Would you output the text of every item below word for word, leaving the pictures out of your answer?

Pictures with brief captions:
########

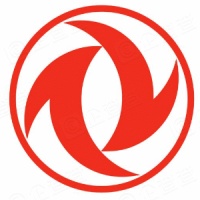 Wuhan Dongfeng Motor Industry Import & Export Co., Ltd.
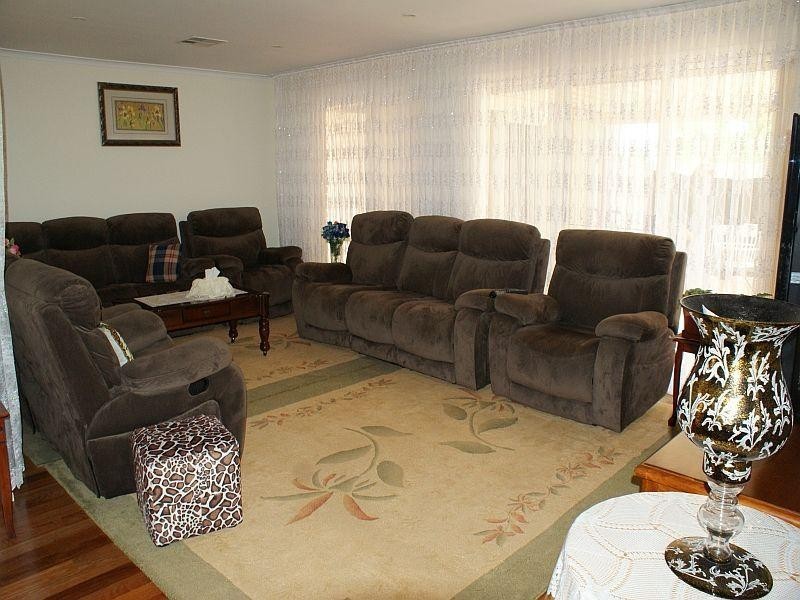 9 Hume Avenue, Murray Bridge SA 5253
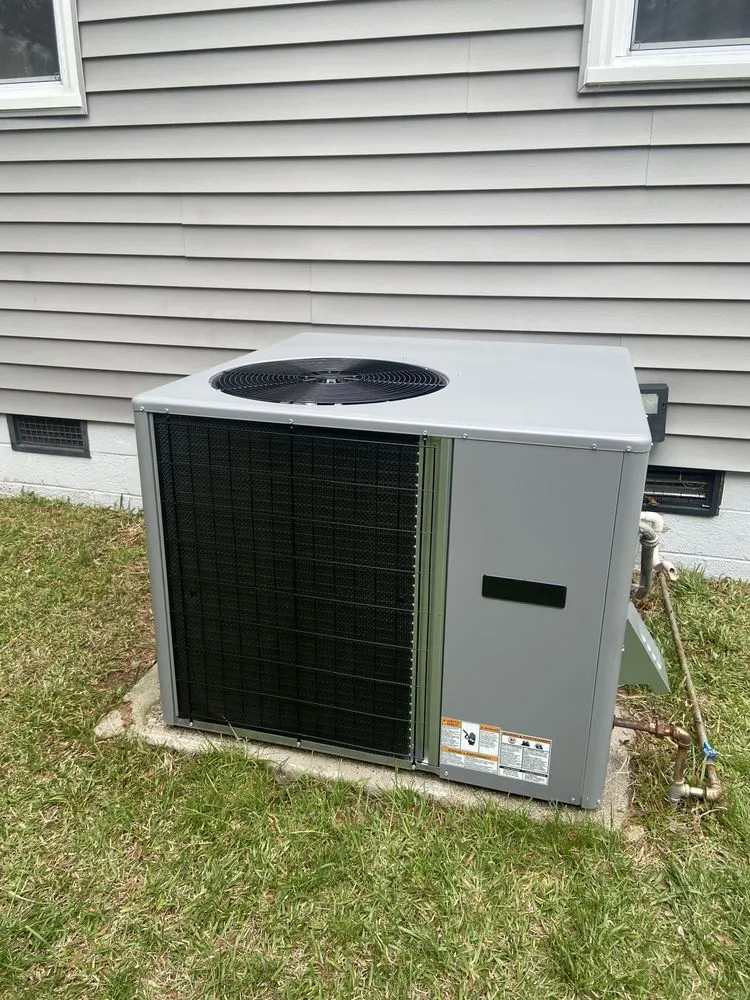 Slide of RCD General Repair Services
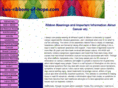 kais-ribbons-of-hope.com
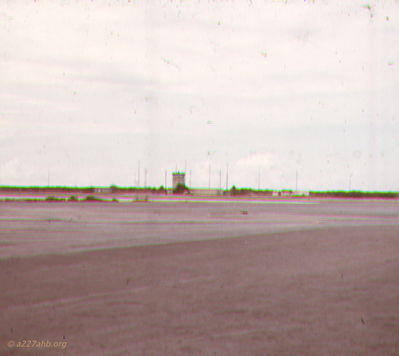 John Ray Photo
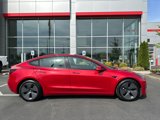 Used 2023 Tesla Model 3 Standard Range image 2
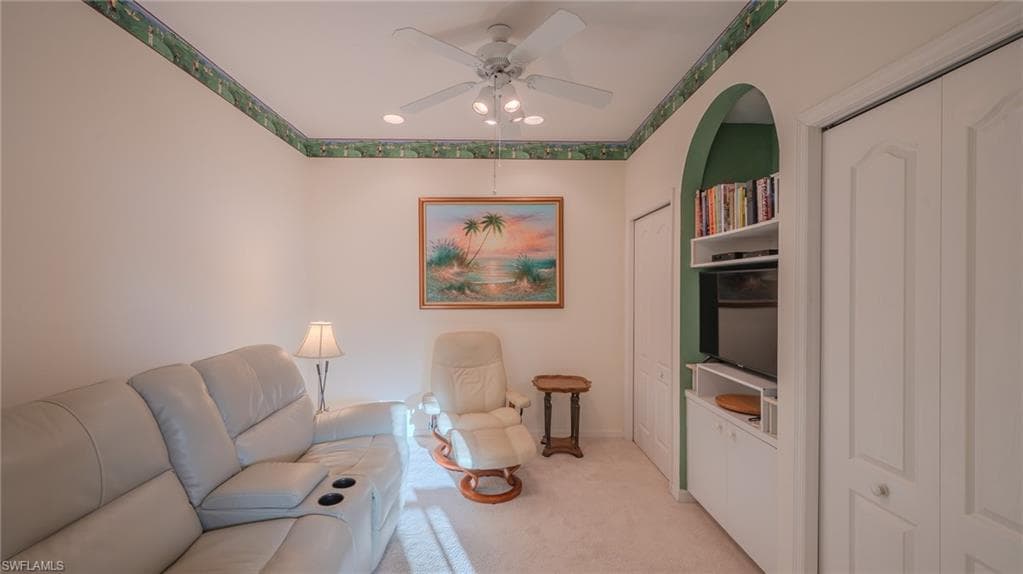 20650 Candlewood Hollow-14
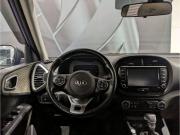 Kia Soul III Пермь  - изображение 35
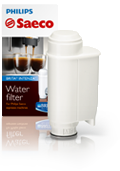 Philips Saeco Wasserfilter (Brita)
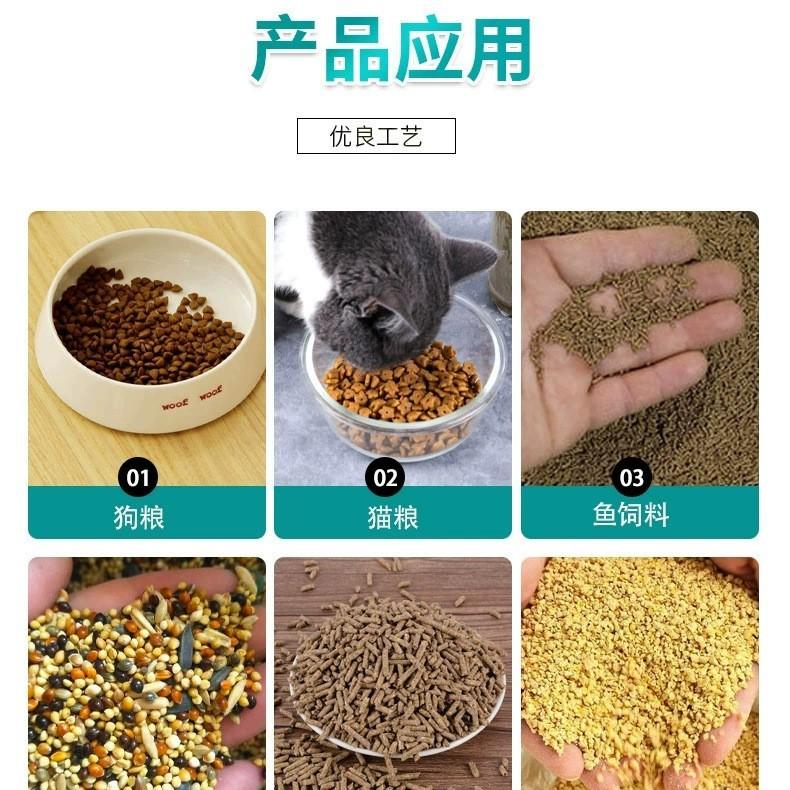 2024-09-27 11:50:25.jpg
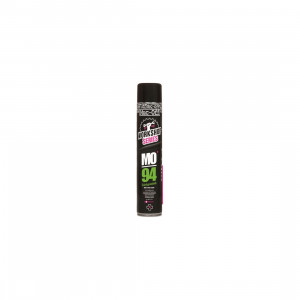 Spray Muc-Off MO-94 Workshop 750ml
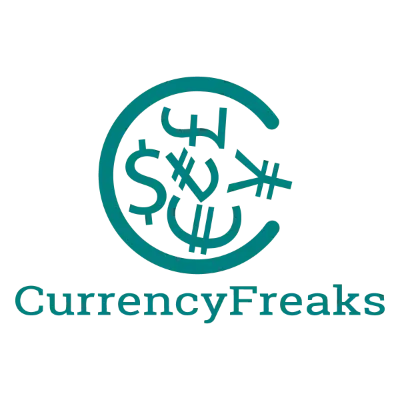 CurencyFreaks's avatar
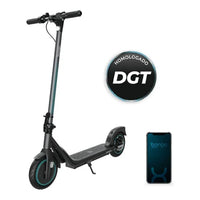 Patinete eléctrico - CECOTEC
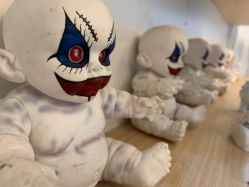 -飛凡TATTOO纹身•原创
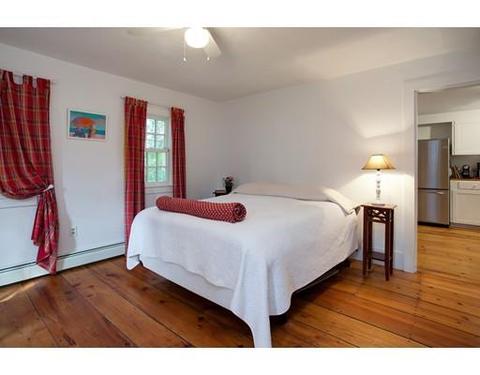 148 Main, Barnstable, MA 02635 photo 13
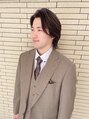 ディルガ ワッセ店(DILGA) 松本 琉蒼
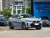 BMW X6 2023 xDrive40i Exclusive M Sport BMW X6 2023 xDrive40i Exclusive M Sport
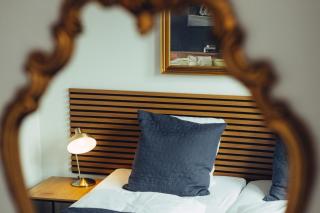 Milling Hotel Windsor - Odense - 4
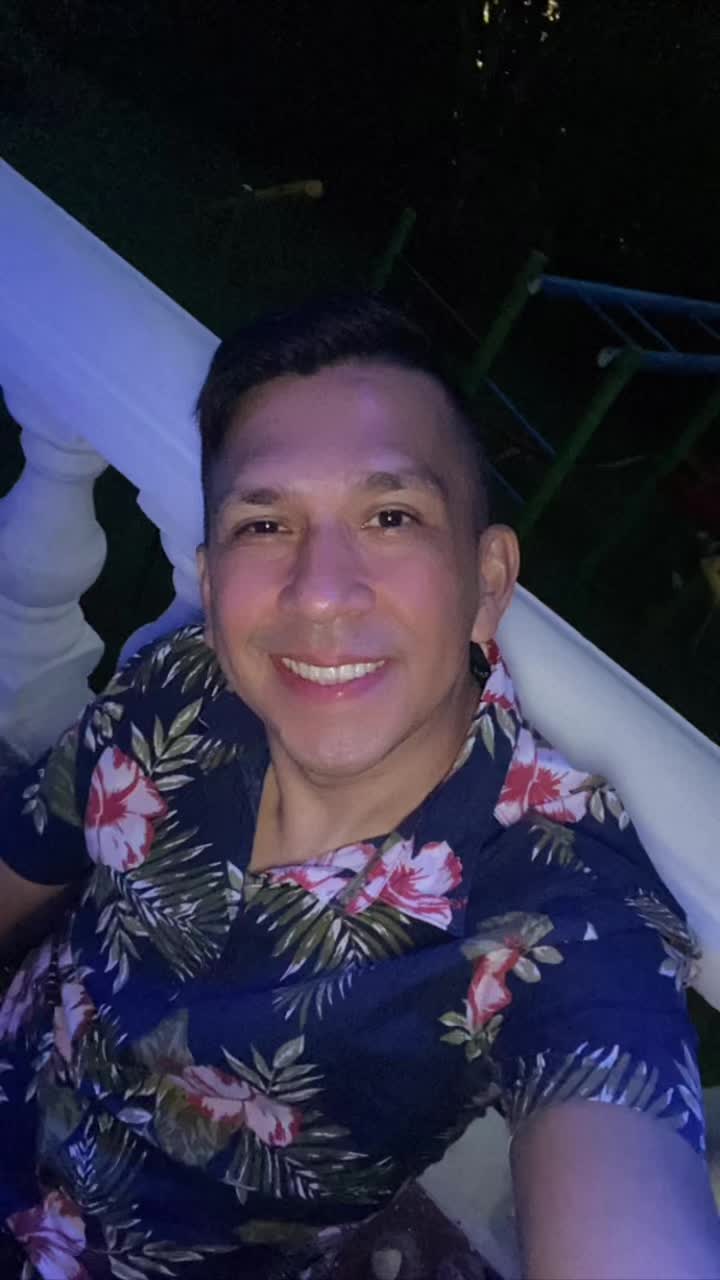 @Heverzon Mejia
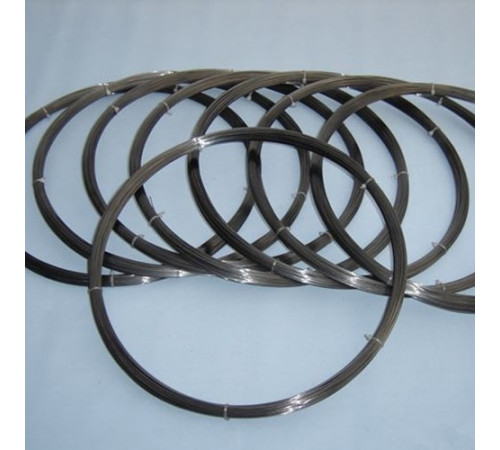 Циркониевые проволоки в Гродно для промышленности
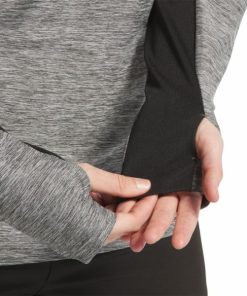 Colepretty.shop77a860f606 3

########

Answer space:
 Wuhan Dongfeng Motor Industry Import & Export Co., Ltd.
 9 Hume Avenue, Murray Bridge SA 5253
 Slide of RCD General Repair Services
 kais-ribbons-of-hope.com
 John Ray Photo
 Used 2023 Tesla Model 3 Standard Range image 2
 20650 Candlewood Hollow-14
 Kia Soul III Пермь  - изображение 35
 Philips Saeco Wasserfilter (Brita)
 2024-09-27 11:50:25.jpg
 Spray Muc-Off MO-94 Workshop 750ml
 CurencyFreaks's avatar
 Patinete eléctrico - CECOTEC
 -飛凡TATTOO纹身•原创
 148 Main, Barnstable, MA 02635 photo 13
 ディルガ ワッセ店(DILGA) 松本 琉蒼
 BMW X6 2023 xDrive40i Exclusive M Sport BMW X6 2023 xDrive40i Exclusive M Sport
 Milling Hotel Windsor - Odense - 4
 @Heverzon Mejia
 Циркониевые проволоки в Гродно для промышленности
 Colepretty.shop77a860f606 3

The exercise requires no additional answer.